In un’atmosfera surreale per via delle presunte dichiarazioni a sfondo razzista del proprietario dei Clippers, Donald Sterling, Golden State strapazza Los Angeles in una partita che ha ricalcato, seppur a parti invertite, lo svolgimento di gara 2. Allo Staples Center, infatti, erano stati Paul e compagni a dominare fin dalle prime battute. Alla Oracle Arena, invece, la formazione di Marc Jackson ha preso il controllo delle operazioni fin da subito, anche e soprattutto grazie ad un Stephen Curry in serata di grazia.

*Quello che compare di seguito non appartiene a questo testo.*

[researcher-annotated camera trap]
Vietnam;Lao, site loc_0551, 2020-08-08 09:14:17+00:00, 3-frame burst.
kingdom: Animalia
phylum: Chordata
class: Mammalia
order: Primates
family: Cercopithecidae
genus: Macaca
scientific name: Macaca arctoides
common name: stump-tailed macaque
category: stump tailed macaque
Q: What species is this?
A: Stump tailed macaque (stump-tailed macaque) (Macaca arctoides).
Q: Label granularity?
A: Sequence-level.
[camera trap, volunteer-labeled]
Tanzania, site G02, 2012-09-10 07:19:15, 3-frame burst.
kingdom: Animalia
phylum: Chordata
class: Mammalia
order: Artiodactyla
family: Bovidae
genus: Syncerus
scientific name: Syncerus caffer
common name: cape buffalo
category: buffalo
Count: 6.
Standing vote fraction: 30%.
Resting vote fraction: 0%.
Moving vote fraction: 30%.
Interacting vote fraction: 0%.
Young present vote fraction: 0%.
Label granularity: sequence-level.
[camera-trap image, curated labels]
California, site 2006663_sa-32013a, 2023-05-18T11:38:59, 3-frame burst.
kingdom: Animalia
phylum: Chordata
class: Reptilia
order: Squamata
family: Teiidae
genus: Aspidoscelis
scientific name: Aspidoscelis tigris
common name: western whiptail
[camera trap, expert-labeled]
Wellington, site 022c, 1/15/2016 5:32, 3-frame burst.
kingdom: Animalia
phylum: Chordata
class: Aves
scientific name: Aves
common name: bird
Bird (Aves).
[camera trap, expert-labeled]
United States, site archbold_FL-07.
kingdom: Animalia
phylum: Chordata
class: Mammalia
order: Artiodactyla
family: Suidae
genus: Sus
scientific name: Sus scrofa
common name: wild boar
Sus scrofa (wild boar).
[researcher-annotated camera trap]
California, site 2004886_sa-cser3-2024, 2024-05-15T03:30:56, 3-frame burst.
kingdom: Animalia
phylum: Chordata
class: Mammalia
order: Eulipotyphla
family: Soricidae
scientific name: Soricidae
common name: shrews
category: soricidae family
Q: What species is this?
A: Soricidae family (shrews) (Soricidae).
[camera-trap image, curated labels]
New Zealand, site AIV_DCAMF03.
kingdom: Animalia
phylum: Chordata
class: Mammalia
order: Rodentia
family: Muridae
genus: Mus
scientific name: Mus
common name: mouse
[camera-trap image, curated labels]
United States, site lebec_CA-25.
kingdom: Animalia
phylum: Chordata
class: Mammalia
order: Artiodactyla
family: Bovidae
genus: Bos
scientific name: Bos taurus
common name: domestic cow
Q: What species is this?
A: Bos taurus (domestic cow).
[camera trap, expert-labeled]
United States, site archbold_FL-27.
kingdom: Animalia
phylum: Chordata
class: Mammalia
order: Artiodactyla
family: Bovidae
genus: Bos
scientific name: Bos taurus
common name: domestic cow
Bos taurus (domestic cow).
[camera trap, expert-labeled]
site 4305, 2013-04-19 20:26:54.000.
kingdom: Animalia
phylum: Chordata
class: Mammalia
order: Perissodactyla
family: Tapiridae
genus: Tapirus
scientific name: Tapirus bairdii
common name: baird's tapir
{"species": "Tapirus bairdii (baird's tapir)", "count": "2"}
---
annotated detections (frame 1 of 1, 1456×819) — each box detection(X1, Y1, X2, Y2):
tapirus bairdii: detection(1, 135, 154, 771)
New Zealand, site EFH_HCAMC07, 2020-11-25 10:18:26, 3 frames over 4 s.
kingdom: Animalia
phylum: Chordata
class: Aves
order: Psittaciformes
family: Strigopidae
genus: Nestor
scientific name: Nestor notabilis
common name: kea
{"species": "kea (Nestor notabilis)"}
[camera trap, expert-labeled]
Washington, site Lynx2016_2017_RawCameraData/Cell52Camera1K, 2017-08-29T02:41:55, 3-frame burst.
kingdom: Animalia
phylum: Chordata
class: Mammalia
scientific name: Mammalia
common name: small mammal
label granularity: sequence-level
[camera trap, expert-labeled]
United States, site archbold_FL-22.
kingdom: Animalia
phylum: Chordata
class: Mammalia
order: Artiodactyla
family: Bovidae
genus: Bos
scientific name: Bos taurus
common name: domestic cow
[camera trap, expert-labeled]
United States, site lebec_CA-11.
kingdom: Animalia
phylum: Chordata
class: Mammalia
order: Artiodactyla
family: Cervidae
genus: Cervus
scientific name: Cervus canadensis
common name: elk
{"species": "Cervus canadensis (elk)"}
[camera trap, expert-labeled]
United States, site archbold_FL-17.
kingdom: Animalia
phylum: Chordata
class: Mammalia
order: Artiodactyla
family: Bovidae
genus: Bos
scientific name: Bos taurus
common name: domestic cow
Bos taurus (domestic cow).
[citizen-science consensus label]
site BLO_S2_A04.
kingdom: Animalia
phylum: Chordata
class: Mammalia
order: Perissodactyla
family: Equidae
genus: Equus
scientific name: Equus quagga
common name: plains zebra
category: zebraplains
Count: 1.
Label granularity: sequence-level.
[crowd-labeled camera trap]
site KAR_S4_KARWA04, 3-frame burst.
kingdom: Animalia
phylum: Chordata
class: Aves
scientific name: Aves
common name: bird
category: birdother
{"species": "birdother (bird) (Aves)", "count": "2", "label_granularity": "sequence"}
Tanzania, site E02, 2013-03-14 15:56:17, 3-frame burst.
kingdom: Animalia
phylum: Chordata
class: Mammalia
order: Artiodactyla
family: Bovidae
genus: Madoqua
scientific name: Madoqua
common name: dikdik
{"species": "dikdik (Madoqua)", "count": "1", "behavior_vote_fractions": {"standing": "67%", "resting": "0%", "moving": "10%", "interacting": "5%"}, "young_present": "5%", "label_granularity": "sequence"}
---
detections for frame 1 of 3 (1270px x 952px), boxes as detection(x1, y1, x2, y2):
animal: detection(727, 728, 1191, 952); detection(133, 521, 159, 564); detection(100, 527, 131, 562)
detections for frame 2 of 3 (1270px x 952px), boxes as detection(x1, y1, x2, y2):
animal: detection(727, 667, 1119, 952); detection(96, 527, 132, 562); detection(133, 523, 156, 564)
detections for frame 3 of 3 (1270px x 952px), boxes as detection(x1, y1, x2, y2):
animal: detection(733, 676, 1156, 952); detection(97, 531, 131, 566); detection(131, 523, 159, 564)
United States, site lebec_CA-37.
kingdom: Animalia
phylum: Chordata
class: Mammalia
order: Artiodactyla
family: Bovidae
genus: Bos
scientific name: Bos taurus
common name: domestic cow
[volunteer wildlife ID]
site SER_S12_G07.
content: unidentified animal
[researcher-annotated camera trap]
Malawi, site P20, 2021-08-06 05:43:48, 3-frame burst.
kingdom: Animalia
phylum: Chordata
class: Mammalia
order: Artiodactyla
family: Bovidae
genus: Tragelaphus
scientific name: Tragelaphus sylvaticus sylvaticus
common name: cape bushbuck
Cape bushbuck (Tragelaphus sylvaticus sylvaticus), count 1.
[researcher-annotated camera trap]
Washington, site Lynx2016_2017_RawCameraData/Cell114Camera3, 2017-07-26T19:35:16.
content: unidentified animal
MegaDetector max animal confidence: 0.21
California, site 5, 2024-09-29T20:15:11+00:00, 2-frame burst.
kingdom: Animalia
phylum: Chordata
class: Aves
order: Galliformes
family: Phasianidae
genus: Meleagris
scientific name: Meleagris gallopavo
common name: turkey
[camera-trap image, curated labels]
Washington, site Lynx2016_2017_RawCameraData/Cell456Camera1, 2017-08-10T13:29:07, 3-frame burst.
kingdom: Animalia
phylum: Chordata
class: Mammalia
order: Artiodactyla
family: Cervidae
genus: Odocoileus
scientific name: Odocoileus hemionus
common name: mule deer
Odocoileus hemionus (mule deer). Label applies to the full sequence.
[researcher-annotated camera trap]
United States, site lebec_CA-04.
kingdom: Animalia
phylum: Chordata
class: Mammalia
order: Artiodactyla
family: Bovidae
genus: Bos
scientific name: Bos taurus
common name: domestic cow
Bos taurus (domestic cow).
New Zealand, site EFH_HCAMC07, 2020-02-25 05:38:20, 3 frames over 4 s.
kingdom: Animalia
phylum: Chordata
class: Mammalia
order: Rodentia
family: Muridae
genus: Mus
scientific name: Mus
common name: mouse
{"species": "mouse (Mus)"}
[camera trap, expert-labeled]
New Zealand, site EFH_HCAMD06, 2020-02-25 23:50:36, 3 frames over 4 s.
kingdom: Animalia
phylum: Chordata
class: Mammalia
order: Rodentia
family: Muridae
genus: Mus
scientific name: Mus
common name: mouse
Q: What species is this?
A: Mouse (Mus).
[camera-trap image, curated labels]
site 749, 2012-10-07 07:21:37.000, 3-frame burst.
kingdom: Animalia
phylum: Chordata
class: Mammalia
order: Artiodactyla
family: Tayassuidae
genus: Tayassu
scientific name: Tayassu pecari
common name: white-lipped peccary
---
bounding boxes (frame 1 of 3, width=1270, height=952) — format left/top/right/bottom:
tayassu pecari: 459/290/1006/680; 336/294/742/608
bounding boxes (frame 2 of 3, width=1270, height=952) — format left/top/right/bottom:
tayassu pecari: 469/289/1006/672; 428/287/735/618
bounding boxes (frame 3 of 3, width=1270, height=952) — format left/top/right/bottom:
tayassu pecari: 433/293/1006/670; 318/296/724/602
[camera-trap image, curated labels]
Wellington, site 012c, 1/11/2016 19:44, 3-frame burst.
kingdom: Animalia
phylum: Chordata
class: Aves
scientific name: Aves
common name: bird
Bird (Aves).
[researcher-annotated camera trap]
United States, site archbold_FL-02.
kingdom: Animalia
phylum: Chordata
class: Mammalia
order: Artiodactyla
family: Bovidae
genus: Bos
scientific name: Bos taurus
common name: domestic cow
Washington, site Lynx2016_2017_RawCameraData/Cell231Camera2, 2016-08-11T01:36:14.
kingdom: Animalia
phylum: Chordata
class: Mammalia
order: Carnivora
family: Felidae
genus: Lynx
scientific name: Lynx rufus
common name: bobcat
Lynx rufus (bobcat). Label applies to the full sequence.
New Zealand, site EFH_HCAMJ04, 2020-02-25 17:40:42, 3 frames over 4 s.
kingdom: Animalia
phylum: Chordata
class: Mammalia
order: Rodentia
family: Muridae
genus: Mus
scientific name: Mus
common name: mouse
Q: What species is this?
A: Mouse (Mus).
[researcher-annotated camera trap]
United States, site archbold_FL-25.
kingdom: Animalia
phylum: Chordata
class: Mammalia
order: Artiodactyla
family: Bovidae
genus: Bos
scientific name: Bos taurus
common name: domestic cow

La serie tra Portland e Houston rischia di entrare nella leggenda. Nel quarto appuntamento tra Blazers e Rockets, si è giocato, infatti, il terzo overtime di uno scontro che definire equilibrato è puro eufemismo. L’ha spuntata Portland in un finale che, come praticamente tutti i precedenti nella serie, è finito in un modo ma poteva benissimo finire in un altro. Di certo, se Houston dovesse soccombere ed uscire al primo turno, è lecito supporre possa essere investita da non poche critiche, con Harden bersaglio preferenziale di chi lo ritiene (giustamente) un giocatore poco incline a fare la cosa giusta per la squadra nei momenti che contano.
UPS
Curry. Proprio in questo spazio, dopo gara 3 avevamo sottolineato come l’entusiasmante point-guard dei Warriors stesse giocando non al massimo del suo potenziale, al di là delle cifre. Qualcuno, comprensibilmente, avrà storto la bocca, ma avevamo evidenziato che per avere concrete chance di giocare alla pari con i Clippers, Steph avrebbe dovuto fare qualcosa di più. Quel surplus è puntualmente arrivato ieri. 31 punti, 7 assist, 10/20 dal campo, 7/14 da tre, un entusiasmante 5/5 iniziale dalla lunga distanza per distanziare fin da subito Paul and company. Questo è il vero Curry, questo è il giocatore che può invertire i rapporti di forza di una serie che potrebbe finire alla settima partita.
Matthews. Decisivo. Per un recupero sul finale del tempo regolamentare. Per un altro recupero alla fine dell’overtime, provvidenziale per congelare il +3 Blazers. Se Portland si porta sul 3-1 deve ringraziare più di ogni altro il #2, che con due giocate difensive intrise di astuzia ed intelligenza cestistica, permette ai suoi compagni di credere in un passaggio del turno che ad inizio serie sembrava, se non proibitivo, quantomeno improbabile.
Daniels. Ok, Houston è uscita sconfitta dal Moda Center. Impossibile, però, non sottolineare l’ennesima grande prova di Daniels, un perfetto sconosciuto per questi livelli. 17 punti con 4/5 da tre non sono certo poca cosa per un giocatore non proprio avvezzo a palcoscenici di questo tipo.
DOWNS
Harden. 28 punti non sono pochi, lo sappiamo. Le cifre, però, non dicono tutto, non vanno mai prese per come si presentano. La guardia ex OKC continua a lasciare perplessi. 3/11 da tre è una statistica spropositata che (questa sì) rende l’idea di quanto il nostro, in troppi momenti delle gare, pensi più a splendere di luce propria che a coinvolgere i compagni. La sensazione è che debba ancora compiere il vero salto di qualità.
Paul. -17 di plus/minus la dice lunga sulla serata così così del miglior play della lega. Al di là dei 16 punti e 5 assist, non ha dato il solito eccellente contributo. Serve un Paul migliore per avere la meglio su Curry e i Warriors.